Günümüz açısından da benzer Şiî-Sünnî daha doğrusu Şiî-Selefî çatışmalarıyla bölgemizdeki göç hareketliliklerini düşündüğümüzde iktidar mücadelelerinde dinî /mezhebi farklılıkların nasıl aykırlığa dönüşmeye devam ettirildiği de ortaya çıkar. Nitekim “Medeniyetler arası çatışma” tezinin”Medeniyet içi çatışma” ya (Sünnî-Şiî) dönüştürülmek istendiğini bu açıdan mezhepçiliğin sürekli geçerliliği test edilen bir tuzak olduğu açıktır. Bu durumda “Dinî Anlama ve Yaşama Tarzları Olan Mezhepler” “Riyaset ve Din Tacirliği Olarak Mezhepcilik” olarak ortaya çıkmaya devam etmektedir. Modern Türkiye’nin laiklik vurgusunun önemi ve çevresindeki mezhepler üzerinden yapılan vekalet savaşlarına dikkat çekme çabamızın Beşar Esed ile birlikte fotografımın yayınladığı bir dergi ile hedef gösterilmesi ülkemizdeki durumun vehematini göstermesi açısından önemlidir. (Hüküm Dergisi, yıl 6, sayı 64/2018, 6-10)
Tarihsiz okumaların talihsizliğinden kaçınmak için Safevî devletinin Şiîlik üzerinden Anadolu politikaları, bunlara karşı olarak da Sünnî Kürt aşiretlerin Osmanlı’dan destek istemesi ayrıntılı incelenmelidir. Özellikle Akkoyunlu hükümdarı Yakub’un (Uzun Hasan’ın oğlu) mahiyetinde görev yapmış, önemli bir tarihçi ve usta bir diplomat olan İdris-i Bitlisi üzerinden Şiî-Sünnî, Alevi-Bektaşi gerilimlerinde Kürt aşiretlerinin işlevi önemlidir. Çünkü Akkoyunlu ve Safevîler, Kürt aşiretlerinin ailelerin gücünü kırmaya yönelik bir politika sürdürürken Osmanlı padişahı Yavuz Sultan Selim tam destek olmuştu.

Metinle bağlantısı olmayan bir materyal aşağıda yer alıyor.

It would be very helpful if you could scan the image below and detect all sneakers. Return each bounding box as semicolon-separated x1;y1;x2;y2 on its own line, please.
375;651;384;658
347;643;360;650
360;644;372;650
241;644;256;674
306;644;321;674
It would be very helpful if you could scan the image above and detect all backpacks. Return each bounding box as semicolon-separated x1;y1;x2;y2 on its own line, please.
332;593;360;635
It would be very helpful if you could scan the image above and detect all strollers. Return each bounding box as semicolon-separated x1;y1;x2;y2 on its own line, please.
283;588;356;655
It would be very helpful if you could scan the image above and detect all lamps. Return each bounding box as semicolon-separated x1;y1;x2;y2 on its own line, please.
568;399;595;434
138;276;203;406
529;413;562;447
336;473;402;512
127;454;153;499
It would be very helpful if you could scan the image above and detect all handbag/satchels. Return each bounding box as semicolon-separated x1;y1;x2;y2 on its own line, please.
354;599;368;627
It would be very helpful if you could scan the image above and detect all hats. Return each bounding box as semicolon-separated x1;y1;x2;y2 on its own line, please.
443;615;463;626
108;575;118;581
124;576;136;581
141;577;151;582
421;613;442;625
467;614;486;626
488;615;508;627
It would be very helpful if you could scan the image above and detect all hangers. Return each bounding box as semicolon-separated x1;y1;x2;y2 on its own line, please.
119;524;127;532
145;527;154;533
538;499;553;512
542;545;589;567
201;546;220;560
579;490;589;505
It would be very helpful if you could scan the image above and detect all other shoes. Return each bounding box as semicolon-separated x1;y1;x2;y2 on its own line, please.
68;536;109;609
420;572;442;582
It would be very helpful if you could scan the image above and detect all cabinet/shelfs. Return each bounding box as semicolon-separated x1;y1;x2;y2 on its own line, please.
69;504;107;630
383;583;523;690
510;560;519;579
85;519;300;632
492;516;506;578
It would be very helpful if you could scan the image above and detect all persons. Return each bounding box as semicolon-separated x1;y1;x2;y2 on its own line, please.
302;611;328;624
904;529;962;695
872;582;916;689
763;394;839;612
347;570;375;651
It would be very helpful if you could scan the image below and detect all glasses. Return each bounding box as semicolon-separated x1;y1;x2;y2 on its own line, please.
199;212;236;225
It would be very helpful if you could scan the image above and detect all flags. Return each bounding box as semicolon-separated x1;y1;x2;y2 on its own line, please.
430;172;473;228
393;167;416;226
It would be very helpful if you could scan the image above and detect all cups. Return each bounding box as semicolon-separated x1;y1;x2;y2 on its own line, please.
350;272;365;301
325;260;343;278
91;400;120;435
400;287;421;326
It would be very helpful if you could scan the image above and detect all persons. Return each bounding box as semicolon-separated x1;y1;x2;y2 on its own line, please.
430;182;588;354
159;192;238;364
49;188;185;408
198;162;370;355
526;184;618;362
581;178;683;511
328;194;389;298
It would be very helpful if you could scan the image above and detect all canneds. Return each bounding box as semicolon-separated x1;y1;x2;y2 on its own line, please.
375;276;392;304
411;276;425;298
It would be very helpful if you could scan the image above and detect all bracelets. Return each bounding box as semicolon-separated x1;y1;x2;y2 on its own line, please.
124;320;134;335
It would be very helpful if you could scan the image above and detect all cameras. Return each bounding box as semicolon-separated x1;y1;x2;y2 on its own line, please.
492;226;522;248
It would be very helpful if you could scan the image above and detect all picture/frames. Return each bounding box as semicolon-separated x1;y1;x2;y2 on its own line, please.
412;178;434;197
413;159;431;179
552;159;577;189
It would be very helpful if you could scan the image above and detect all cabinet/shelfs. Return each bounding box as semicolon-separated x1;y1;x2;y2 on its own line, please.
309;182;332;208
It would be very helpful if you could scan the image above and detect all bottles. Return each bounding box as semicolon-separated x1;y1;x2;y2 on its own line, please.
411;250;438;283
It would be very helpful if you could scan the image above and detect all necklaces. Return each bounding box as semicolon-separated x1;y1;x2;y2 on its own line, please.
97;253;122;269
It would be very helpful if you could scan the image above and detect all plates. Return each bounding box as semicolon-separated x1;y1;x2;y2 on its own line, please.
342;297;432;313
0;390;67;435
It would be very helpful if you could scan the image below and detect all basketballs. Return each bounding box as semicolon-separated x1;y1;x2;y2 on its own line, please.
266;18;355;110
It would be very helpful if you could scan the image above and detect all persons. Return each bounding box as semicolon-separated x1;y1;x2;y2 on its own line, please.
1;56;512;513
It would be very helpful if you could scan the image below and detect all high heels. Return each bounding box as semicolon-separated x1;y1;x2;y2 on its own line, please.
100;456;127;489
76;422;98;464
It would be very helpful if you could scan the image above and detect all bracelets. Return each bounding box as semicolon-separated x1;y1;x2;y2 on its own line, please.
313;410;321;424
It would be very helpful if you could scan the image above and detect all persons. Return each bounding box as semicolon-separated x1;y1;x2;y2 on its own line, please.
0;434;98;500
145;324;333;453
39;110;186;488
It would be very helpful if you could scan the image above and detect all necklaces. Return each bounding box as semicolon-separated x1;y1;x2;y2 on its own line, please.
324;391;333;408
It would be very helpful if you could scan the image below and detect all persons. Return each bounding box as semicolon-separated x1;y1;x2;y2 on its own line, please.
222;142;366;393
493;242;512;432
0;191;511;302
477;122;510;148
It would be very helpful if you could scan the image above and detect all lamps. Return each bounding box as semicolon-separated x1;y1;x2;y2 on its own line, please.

Bu bilgilerden hareketle, Arap Aklının 7.asrın ortalarına kadar İslamiyet’in yayılma çağına kadar Doğu’yu yönettiğini söyleyebiliriz. 1050 yılına kadar bu temel sağlamlaştırıldı, ardından diğer kültür ve geleneklerle yüzleşme, etkileme ve etkileşim başladı. Bu süreçte Doğu’da Farsların önemli oranda hâkimiyeti sağladığı görülür. İslam öncesi tarihsel birikimleriyle uyum içinde olan bir İslam tasavvuru oluşturdular. O kadar ki Andre Miquel, “Farslar, İslamiyet’in itikadî esaslarına, dilini ve kültürüne karşı direniyordu” der. Samanoğlular dönemine İran Rönesans’ı mührünü vurmuştu bile denilebilir. 11. Asırdan itibaren de (1050) Türklerin dönemi ve “Türk Rönesansı” başlamıştır. Fatih Sultan Mehmed’in Sultan-ı İklim-i Rum ve Halifey-i Ruy-i Zemin sıfatlarıyla Türk (İslam) Rönesans’ını bütün dünyaya ilan edilmesi ise İstanbul’un fethiyle gerçekleşmiştir.